▸ Exercise
Report each line of the material below that contains the word "millimetres", and copy every such line in full.

▸ Record list
___

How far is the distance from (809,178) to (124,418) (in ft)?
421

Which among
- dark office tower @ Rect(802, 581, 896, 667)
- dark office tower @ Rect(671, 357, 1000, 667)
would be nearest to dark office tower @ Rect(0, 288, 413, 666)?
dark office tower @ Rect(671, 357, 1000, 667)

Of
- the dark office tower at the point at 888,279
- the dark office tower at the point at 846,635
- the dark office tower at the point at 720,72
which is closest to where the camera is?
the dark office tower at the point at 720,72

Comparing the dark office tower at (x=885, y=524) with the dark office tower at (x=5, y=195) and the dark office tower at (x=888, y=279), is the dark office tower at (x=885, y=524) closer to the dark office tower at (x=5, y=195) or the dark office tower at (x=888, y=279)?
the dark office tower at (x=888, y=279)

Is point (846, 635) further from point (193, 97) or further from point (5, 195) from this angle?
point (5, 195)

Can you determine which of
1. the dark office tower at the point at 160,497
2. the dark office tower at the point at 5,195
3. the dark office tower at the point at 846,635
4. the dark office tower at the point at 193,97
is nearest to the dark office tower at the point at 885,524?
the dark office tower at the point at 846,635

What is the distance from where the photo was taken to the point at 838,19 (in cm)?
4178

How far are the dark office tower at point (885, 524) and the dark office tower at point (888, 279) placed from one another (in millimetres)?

___

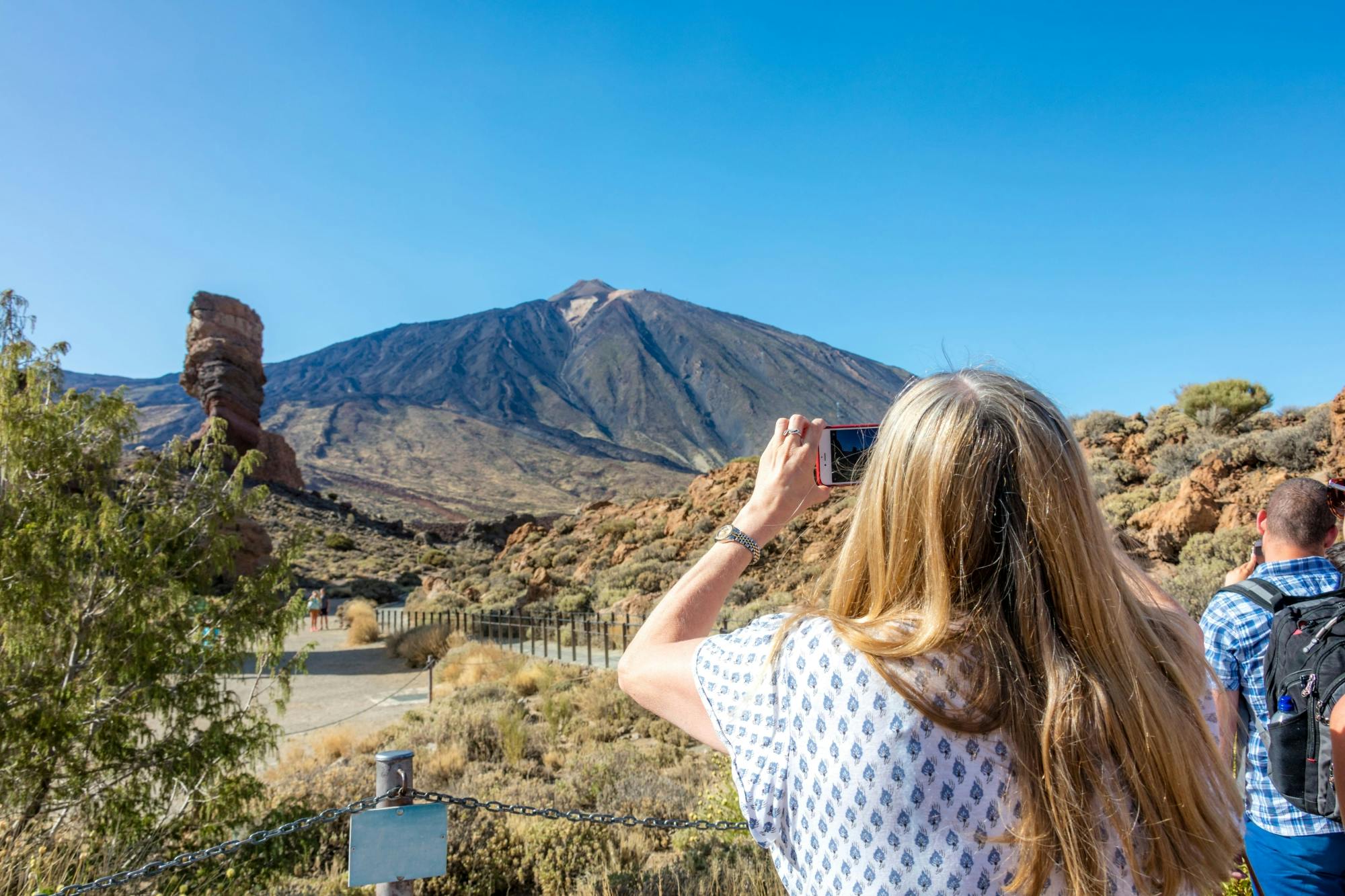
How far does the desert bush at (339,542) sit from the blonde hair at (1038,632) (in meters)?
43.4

___

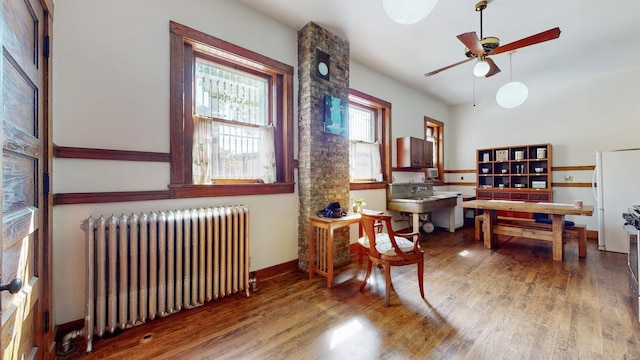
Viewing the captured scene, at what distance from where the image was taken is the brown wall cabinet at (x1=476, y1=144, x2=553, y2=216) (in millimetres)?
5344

___

▸ Task solution
How far are the dark office tower at point (885, 524) and the dark office tower at point (888, 279) placed from one another (in millimetres)?
Viewing the captured scene, at what distance from where the image was taken is the brown wall cabinet at (x1=476, y1=144, x2=553, y2=216) (in millimetres)?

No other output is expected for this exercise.